What all of this makes me realise though, is just how lucky we are in the UK to have the machines to grit and clear the roads and a transport system that (usually) copes with heavy and inclement weather.

In addition, what many people around the world are lucky to have are Medical and Ancillary Staff working in hospitals and medical centres willing to try to get to their place of work – or even to stay overnight ahead of poor weather coming in, members of the Emergency Services who are willing to put their own lives at risk in order to be able to assist those who are trapped or injured by virtue of accident or life-threatening conditions that need expert medical assistance, Local Authority Highways Teams who go out to grit and clear the roads (usually at incredibly anti-social hours)… not to mention Teachers who make it into Schools to teach, Priests and Ministers who open Churches for people to pray, Volunteers who run and assist with overnight Emergency Shelters, Social Workers who get to the Homes in which there are children who need their care, Care Assistants who travel to either to Care Homes or people's own homes to offer medical and social care, and the members of the Media who get to their offices in order to run the twenty-four hours services on Radio and Television that we have become so used to.
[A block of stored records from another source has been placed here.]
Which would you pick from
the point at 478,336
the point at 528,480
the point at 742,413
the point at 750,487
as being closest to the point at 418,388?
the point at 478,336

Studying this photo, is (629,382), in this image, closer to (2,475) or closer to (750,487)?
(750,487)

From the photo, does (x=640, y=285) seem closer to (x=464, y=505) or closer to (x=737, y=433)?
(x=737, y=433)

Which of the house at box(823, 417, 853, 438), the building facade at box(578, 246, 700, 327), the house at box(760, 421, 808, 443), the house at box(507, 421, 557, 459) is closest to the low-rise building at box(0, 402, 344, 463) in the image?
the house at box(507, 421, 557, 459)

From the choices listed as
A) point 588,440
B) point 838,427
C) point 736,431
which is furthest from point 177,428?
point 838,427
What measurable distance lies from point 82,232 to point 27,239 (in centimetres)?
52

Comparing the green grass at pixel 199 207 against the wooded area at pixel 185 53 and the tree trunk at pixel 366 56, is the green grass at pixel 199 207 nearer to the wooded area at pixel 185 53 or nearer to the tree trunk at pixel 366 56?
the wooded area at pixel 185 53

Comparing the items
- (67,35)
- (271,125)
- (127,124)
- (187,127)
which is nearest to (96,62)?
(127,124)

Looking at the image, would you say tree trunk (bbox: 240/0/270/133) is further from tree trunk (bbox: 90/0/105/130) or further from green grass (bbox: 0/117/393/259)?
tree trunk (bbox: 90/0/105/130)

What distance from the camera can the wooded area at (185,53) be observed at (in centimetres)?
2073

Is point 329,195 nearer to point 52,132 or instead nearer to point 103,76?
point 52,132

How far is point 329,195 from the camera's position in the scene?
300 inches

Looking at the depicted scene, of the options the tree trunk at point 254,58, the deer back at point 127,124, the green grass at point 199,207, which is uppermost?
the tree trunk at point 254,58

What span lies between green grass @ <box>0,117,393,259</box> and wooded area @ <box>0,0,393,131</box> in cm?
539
I should also mention Supermarket and Shop Staff who we 'expect' to be there, Bank Workers, Office Workers.. and the list goes on. Many people do not have a choice and, even if they do have a small 'get out clause' of the wrong kind of {snow}, [leaves on the line], [ice] (take your pick), someone, somewhere will complain that there was no-one there to answer the phone, sell them milk, give them money.... etc. etc.

When it has snowed heavily in the UK, people have say to me, ‘Just cancel the Service, no one will mind.’ To which my reply is always, “The Service is advertised, someone may come and it is important that the Service takes place – even if no-one comes.” Do you know, someone has always come to every Service that has taken place when there has been snow outside!

And so, with lightning and thunder rolling around outside, and hailstones beating my window, I sign off… praying for rain and sunshine so that the lives of the people here in the Hospital, the local town of Beit Jala, the City of Bethlehem – as well as other surrounding areas – might be made slightly easier as the day goes on.